Неизбежной грозой повеяло в воздухе еще явственней, когда Джованетти увидел на верхней площадке лестницы, которая вела в покои короля, выходящего из них своего испанского собрата, дона Педро Толедского, полыхающего гневом. За ним, как обычно, следовала свита его мрачных советников, одетых в черное с ног до головы, но с большими, величиной с мельничное колесо, белыми плоеными воротниками. Эти воротники лишали руки важных сеньоров доступа к собственной голове, и поэтому, несмотря на всю свою важность, сеньоры были вынуждены постоянно прибегать к чужим услугам по самым мелким надобностям — вытереть нос, почесать голову... Лицезрение испанских коллег обычно очень веселило флорентийского посла, но на этот раз он даже не улыбнулся. После беседы с этой компанией гробовщиков король, верно, изрыгает пламя от гнева! Но его несколько успокоил веселый смех, которым его встретил король, когда он вошел к нему в кабинет.

— Входите, входите, мессир Джованетти, — закричал Генрих в ответ на приветствие посла. — Славное лицо! Как раз то, что мне нужно, чтобы вернуть себе хорошее расположение духа, после того, как насмотрелся на вытянутые лица этих иберийцев.

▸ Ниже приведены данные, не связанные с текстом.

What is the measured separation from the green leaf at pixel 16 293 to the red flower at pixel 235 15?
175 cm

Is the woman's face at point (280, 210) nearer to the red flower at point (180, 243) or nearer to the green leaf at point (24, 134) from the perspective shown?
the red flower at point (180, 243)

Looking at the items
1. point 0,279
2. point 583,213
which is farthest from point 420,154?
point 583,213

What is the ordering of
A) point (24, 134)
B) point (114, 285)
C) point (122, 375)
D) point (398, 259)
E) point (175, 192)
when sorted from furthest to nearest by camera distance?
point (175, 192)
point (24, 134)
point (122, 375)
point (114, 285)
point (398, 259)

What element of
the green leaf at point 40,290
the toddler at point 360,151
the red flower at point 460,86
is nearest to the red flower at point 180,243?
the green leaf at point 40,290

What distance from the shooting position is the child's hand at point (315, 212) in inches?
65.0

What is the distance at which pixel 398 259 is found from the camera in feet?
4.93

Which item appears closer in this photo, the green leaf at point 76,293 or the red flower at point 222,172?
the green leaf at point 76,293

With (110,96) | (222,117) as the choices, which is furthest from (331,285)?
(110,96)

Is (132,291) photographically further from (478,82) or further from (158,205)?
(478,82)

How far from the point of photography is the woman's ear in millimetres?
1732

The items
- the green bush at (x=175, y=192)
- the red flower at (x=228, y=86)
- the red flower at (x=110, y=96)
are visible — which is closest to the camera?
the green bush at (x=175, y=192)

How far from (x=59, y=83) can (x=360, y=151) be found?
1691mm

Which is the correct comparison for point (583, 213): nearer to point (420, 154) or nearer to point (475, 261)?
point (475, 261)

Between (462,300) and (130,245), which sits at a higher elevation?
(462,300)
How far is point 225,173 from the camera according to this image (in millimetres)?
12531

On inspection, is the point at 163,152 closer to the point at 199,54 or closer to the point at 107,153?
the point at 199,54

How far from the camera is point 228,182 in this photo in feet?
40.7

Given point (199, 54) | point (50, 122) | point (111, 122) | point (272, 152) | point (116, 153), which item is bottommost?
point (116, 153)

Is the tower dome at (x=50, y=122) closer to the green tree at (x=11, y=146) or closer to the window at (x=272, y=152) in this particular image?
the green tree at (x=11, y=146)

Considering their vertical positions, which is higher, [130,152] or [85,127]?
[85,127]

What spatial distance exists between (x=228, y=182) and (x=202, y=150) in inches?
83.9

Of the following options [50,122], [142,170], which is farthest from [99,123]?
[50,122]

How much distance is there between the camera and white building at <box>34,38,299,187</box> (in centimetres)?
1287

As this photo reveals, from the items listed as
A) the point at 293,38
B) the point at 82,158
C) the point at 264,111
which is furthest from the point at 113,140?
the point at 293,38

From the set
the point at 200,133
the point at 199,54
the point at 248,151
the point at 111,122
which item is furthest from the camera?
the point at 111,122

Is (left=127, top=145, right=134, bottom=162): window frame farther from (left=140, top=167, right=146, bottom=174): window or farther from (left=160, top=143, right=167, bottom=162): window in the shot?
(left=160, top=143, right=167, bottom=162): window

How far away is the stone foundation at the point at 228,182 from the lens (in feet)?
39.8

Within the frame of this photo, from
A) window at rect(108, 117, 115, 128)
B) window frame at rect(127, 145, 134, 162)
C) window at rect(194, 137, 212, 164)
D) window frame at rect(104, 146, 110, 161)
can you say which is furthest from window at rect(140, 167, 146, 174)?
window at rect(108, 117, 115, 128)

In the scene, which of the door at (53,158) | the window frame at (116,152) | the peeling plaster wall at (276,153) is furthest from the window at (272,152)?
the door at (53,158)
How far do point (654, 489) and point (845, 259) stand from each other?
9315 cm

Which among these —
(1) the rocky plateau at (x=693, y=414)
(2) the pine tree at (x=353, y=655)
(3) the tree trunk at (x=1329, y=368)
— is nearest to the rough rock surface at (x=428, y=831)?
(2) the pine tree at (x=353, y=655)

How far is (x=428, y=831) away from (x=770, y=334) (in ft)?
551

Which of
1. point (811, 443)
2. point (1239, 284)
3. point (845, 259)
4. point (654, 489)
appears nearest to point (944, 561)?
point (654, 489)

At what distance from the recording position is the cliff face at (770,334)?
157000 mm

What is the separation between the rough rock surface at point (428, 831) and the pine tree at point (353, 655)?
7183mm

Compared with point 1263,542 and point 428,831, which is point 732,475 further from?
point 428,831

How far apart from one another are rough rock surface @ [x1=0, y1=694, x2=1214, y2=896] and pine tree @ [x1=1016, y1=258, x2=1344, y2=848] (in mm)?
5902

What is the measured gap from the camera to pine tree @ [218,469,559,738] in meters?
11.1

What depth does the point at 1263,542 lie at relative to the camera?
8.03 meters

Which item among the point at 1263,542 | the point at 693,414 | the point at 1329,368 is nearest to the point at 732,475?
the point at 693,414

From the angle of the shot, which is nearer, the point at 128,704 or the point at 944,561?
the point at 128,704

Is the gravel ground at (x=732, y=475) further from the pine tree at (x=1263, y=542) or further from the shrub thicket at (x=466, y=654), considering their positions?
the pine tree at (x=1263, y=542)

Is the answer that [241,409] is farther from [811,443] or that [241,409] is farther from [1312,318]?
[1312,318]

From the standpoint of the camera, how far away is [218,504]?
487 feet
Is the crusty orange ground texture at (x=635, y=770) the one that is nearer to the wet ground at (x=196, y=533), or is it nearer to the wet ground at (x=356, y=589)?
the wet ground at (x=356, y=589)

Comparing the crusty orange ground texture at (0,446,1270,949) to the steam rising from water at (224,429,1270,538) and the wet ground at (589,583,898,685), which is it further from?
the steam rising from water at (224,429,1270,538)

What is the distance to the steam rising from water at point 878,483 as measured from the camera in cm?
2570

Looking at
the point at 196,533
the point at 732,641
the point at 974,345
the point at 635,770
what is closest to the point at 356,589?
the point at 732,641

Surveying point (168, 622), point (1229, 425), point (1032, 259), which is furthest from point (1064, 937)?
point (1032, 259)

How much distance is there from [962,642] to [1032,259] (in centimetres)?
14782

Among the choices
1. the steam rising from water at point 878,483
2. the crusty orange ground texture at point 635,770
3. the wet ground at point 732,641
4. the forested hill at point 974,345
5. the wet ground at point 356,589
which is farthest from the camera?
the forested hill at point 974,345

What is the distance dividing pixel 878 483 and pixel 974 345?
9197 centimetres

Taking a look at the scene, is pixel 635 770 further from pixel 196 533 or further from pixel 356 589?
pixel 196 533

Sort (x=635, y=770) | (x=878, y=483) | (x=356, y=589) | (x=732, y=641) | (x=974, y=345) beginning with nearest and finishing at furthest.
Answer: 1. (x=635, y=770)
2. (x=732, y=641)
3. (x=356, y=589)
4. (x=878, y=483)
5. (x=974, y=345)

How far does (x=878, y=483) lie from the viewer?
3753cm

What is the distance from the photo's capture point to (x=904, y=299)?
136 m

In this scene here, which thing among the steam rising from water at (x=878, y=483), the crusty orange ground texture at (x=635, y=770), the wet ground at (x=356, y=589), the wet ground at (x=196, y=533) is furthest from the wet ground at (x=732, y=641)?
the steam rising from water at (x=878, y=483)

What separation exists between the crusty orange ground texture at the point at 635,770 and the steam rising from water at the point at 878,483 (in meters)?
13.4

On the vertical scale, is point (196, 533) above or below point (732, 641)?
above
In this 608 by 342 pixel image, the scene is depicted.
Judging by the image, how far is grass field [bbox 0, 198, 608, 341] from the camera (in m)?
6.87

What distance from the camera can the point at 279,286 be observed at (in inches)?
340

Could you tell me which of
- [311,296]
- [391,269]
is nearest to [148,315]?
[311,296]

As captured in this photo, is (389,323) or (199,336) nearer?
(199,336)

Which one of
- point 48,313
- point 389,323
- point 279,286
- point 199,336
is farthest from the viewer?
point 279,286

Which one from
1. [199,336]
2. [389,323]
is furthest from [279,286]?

— На мой взгляд, не такие уж они вытянутые, — мягко возразил флорентиец.

— Значит, у нас разные взгляды, — улыбнулся король. — Наш диалог с доном Педро длится вот уже несколько месяцев и отличается поразительным однообразием. Он требует из раза в раз одного и того же: брака дофина с инфантой и брака моей дочери Елизаветы с принцем Астурийским. А я бесконечно отвечаю ему «нет», что ни в малейшей степени его не обескураживает. На этот раз он, как видно, был не в духе, потому что пригрозил мне войной между нашими двумя странами.

— Даже так! И... могу я узнать, что Ваше Величество ему ответили?

— Ответил, что если его господин на такое отважится, то моя задница скорее окажется в седле, чем его нога в стремени. Однако что привело вас ко мне!

Посол герцогства тосканского послал еще одно проклятие в адрес идальго, который опередил его. И без того нелегкая миссия сеньора Джованетти стала еще тяжелее после угроз испанца. Итальянца не обманул веселый смех Генриха. Он достаточно хорошо его знал, чтобы расслышать за веселостью недовольство. Джованетти глубоко вздохнул и собрал свое мужество в кулак.

— Сир, — начал он со всей кротостью, на какую был способен, — я весьма опасаюсь, что буду вам столь же неприятен, как и сеньор Педро Толедский.